_Problem description_: Beginning at the line that contains "From farthest to closest, how do you line up", reproduce every line to the end of the material without changing any of them.

_Data excerpts_:
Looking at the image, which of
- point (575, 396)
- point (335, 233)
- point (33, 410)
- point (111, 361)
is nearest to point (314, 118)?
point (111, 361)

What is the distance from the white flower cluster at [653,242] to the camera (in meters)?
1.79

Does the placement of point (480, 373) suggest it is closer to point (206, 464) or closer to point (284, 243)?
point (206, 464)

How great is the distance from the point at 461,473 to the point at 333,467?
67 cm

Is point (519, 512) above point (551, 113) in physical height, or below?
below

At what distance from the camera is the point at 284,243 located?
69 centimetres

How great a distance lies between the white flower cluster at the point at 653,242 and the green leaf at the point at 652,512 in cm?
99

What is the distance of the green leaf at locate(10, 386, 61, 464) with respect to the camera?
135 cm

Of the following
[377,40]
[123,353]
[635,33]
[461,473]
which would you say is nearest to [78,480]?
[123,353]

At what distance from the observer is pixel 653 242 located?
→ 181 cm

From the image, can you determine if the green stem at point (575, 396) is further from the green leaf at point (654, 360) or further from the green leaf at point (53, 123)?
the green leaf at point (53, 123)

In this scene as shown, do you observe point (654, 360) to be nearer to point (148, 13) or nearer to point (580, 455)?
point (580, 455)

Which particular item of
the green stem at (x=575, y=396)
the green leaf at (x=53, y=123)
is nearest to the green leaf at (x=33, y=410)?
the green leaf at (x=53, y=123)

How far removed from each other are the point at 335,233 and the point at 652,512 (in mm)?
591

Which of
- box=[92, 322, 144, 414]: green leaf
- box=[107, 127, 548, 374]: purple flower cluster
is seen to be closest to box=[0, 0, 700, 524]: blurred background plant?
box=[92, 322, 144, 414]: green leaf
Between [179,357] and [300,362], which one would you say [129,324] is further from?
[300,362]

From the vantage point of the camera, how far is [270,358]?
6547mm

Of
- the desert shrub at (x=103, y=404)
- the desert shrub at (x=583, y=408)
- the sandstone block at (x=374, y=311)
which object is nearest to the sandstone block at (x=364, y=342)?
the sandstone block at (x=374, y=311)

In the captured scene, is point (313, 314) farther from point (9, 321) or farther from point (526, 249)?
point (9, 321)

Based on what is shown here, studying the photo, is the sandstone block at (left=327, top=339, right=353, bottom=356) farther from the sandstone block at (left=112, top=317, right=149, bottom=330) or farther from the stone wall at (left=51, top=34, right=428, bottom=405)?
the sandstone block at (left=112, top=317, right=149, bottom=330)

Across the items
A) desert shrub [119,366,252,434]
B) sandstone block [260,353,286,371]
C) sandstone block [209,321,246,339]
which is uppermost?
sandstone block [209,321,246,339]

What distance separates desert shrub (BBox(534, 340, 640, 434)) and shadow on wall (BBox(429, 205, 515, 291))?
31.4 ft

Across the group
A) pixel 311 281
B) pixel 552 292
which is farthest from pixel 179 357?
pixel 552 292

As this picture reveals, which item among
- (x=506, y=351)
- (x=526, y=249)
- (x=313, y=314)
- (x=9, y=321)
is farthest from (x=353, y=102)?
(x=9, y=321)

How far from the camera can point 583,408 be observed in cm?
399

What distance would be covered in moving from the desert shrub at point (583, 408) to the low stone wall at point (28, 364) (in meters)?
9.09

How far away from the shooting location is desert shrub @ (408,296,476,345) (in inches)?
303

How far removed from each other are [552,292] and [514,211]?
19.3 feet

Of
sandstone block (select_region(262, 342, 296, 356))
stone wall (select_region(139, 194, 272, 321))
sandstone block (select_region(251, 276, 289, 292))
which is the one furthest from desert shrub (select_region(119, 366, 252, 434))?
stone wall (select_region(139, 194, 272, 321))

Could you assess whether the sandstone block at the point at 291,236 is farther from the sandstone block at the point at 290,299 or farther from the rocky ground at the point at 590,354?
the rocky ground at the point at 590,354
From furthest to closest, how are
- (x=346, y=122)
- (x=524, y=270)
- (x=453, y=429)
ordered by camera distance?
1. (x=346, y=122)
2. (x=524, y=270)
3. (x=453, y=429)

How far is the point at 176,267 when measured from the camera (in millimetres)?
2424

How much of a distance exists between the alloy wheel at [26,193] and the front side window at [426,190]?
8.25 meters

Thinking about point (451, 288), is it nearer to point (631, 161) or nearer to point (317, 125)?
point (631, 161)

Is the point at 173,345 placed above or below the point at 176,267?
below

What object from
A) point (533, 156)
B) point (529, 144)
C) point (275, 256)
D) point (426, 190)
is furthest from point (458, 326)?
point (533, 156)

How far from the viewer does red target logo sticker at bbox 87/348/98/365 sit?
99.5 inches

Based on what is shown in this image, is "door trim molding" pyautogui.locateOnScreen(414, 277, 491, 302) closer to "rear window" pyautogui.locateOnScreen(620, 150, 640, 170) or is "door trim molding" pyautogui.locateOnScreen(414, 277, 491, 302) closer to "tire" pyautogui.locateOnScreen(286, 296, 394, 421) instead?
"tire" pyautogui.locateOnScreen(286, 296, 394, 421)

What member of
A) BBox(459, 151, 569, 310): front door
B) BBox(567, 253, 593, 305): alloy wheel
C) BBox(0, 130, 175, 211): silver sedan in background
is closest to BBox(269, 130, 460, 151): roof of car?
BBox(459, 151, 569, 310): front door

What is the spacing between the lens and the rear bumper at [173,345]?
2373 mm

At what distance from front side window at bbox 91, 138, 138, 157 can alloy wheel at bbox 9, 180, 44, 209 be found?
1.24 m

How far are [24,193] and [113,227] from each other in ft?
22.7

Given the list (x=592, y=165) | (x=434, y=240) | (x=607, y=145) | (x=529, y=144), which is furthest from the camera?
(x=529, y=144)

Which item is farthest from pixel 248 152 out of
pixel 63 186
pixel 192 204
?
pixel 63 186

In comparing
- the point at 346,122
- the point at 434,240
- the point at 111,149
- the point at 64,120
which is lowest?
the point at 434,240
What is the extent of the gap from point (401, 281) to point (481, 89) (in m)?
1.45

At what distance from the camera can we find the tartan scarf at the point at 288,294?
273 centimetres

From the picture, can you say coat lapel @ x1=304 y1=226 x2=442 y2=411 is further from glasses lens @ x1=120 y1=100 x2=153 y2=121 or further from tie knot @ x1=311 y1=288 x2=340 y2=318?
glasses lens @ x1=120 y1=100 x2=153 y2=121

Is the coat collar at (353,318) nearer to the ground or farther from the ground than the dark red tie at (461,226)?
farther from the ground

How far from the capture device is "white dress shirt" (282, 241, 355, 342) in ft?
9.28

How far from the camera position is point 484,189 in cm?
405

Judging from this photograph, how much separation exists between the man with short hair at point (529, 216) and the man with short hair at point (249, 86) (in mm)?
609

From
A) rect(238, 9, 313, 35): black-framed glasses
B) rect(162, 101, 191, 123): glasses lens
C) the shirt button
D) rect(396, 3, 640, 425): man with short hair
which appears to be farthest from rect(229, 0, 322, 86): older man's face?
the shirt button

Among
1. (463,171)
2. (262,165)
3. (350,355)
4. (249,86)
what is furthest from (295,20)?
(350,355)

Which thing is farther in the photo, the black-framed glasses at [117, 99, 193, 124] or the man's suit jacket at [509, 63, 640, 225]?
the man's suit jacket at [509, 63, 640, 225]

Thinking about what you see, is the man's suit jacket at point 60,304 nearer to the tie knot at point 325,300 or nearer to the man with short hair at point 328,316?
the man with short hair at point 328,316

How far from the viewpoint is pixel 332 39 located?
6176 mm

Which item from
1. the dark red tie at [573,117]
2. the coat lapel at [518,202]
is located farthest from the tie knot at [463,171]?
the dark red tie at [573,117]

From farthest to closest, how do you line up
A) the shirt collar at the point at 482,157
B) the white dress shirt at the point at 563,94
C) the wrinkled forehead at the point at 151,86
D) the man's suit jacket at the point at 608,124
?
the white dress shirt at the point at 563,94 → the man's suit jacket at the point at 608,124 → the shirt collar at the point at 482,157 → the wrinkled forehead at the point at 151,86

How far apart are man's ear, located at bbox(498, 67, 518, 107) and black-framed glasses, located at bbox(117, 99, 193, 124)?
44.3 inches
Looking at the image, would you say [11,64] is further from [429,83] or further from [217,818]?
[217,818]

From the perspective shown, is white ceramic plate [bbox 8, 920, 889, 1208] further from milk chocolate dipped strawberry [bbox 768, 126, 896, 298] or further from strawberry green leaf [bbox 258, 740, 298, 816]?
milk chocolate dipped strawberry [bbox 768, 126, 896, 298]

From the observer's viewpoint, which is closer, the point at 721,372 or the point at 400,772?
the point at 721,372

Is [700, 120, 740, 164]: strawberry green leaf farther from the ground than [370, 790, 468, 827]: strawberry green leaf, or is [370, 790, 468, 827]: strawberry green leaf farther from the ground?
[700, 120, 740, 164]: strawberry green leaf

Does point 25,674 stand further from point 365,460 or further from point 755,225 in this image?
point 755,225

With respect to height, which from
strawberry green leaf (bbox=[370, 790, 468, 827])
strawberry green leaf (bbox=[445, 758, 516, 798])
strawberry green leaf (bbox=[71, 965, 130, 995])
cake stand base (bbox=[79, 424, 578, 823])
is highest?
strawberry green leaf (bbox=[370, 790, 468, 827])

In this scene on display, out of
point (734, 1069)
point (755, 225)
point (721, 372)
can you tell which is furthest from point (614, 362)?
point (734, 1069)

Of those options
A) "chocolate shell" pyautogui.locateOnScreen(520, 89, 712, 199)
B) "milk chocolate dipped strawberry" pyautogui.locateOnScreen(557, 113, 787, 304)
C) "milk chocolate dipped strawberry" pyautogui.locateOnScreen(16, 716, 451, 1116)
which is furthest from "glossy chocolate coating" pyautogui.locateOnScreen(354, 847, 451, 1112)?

_Output for this exercise_:
From farthest to closest, how do you line up
A) the shirt collar at the point at 482,157
B) the white dress shirt at the point at 563,94
C) the wrinkled forehead at the point at 151,86
D) the man's suit jacket at the point at 608,124
?
the white dress shirt at the point at 563,94 → the man's suit jacket at the point at 608,124 → the shirt collar at the point at 482,157 → the wrinkled forehead at the point at 151,86

How far apart are man's ear, located at bbox(498, 67, 518, 107) and black-framed glasses, located at bbox(117, 99, 193, 124)?
44.3 inches
Looking at the image, would you say [11,64] is further from [429,83] or further from [217,818]?
[217,818]

From the perspective shown, is white ceramic plate [bbox 8, 920, 889, 1208] further from milk chocolate dipped strawberry [bbox 768, 126, 896, 298] or further from strawberry green leaf [bbox 258, 740, 298, 816]?
milk chocolate dipped strawberry [bbox 768, 126, 896, 298]

From the observer's viewpoint, which is closer, the point at 721,372 or the point at 400,772?
the point at 721,372

Is [700, 120, 740, 164]: strawberry green leaf farther from the ground than [370, 790, 468, 827]: strawberry green leaf, or is [370, 790, 468, 827]: strawberry green leaf farther from the ground?
[700, 120, 740, 164]: strawberry green leaf

Does point 25,674 stand further from point 365,460 or further from point 755,225 in this image?
point 755,225

With respect to height, which from
strawberry green leaf (bbox=[370, 790, 468, 827])
strawberry green leaf (bbox=[445, 758, 516, 798])
strawberry green leaf (bbox=[71, 965, 130, 995])
cake stand base (bbox=[79, 424, 578, 823])
is highest?
strawberry green leaf (bbox=[370, 790, 468, 827])

In this scene on display, out of
point (734, 1069)
point (755, 225)
point (721, 372)
can you tell which is furthest from point (614, 362)?
point (734, 1069)

Of those options
A) "chocolate shell" pyautogui.locateOnScreen(520, 89, 712, 199)
B) "milk chocolate dipped strawberry" pyautogui.locateOnScreen(557, 113, 787, 304)
C) "milk chocolate dipped strawberry" pyautogui.locateOnScreen(16, 716, 451, 1116)
which is furthest from "glossy chocolate coating" pyautogui.locateOnScreen(354, 847, 451, 1112)?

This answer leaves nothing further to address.